* [What is expected]
Tally up every line in the records beneath that has "burst", and write down only the total.

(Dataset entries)
......

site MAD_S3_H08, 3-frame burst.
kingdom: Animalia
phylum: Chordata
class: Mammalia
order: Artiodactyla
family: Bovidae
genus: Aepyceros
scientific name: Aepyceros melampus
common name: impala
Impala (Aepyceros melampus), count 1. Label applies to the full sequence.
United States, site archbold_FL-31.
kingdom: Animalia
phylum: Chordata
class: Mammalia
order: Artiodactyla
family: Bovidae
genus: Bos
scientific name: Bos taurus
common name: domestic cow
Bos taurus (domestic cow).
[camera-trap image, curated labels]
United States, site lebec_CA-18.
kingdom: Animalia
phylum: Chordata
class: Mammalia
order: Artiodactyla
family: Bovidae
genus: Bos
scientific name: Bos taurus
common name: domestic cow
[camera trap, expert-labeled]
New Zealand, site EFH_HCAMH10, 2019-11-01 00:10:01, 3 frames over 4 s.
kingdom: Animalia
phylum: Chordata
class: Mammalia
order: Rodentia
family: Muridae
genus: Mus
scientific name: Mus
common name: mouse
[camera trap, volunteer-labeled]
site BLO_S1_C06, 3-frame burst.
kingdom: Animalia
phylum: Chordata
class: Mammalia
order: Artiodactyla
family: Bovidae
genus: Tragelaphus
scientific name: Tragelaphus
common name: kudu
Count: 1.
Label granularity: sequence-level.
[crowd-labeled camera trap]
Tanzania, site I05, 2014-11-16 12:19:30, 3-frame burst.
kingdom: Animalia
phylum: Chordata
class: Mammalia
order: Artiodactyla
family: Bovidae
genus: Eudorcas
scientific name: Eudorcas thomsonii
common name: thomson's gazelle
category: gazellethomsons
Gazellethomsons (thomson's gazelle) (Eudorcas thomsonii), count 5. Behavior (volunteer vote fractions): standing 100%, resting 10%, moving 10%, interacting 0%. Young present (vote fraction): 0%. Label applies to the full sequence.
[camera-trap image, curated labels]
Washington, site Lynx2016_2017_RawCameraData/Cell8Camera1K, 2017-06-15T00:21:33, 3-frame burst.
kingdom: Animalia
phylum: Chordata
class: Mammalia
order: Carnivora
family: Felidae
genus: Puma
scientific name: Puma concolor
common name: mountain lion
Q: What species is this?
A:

......

* [Output below]
4